2. Relationship between intensity correlation coefficients and desired contrast

Ideally one would like to go from a desired CNR for a specific feature at the relevant spatial frequency to a correlation coefficient for intensities at the same spatial frequency. Assumptions and approximations are required for this as listed below.

(i) A prior estimate of the electron density probability distribution at the relevant spatial frequency. This would be affected by the proportion of heavy to light atoms when operating at near atomic resolution or the proportions of condensed chromatin (heterochromatin) to uncondensed chromatin within a biological cell.

(ii) Prior knowledge of any characteristic distances between features. Examples include the repeat distances of helices within proteins/nucleic acids or the bilayer spacing within membranes.

(iii) The distribution of intensities at a relevant spatial frequency. For a repeating sample, as in crystallography, this is obtained from the measured intensity distribution. For an image it is obtained from the Fourier transform of the image. In both cases there will be a measurement error, leading to a correlation coefficient less than 1 between half datasets.

(iv) A model for the measurement errors. This could assume that all errors are derived from Poisson statistics or that the value of sigma is nearly the same for each measurement (applicable where the background is the main source of noise).

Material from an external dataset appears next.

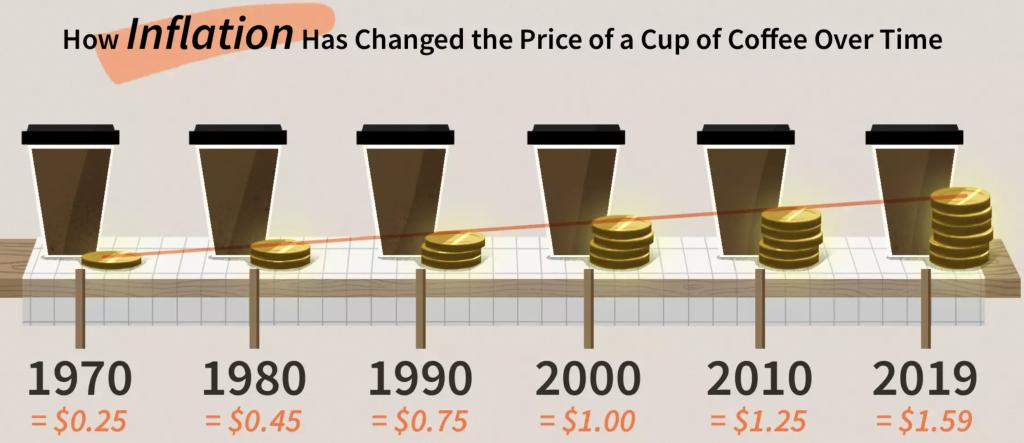 az infláció következtében pénzünk vásárlóértéke folyamatosan csökken.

2.1. Comparison of crystallographic and non-crystallographic cases

For the crystallographic case, measurements normally consist of the integrated intensity of the diffraction spots. This means that no information is obtained concerning the non-repeating parts of the crystal. Differences between adjacent unit cells give short-range disorder resulting in diffuse scatter between the diffraction spots. This diffuse scatter can be the main source of background and, for weak spots, can therefore be the main source of noise in the data. For a non-crystallographic case, the measurements are made over the complete scattering pattern and the material surrounding any feature of interest gives the contrast (ρ_f − ρ_s), where ρ_f is the density of the feature and ρ_s is the density of the surroundings.

For the non-crystallographic case, where the reconstruction is carried out for the whole object, the corresponding scattered intensities derived from the object boundaries will be strong and influence intensity statistics such as intensity based CCCs. For this reason, a Gaussian or similar smearing is used at the boundary of the object to obtain intensity based CCC values. The distribution of intensities captures both the contrast of individual features and the interference between them due to common interparticle distributions. The FSC formulation (van Heel & Schatz, 2005 ) is widely used for single-particle electron microscopy and has been adopted for X-ray imaging.

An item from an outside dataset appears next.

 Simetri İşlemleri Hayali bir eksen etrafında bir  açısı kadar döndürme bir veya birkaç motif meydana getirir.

If a continuous intensity distribution is measured, it is possible to obtain an estimate of the Poisson noise by oversampling. This can complement the estimates obtained for a photon counting detector. However, other sources of error such as sample or instrument instabilities and radiation damage will generally occur.

3. Common distributions

The electron density distributions covered below are, in principle, independent of whether the sample is crystallographic or non-crystallographic, with the crystallographic case having a multiplication factor given by the number of unit cells.

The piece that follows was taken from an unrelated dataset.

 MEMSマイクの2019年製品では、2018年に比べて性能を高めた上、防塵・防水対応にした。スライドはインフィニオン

3.1. Atomic resolution regime

At atomic resolution the Wilson distribution can be applied. In the ideal case, this assumes equal atoms so approximation (i) in Section 2 holds. The random distribution of interatomic distances [approximation (ii)] allows a random phase distribution to be assumed, giving the Wilson distribution of intensities [approximation (iii)]. Finally, at high resolution, the background can be the dominant contribution to the measurement error, allowing the approximation that the same values of sigma can be applied for all reflections satisfying approximation (iv).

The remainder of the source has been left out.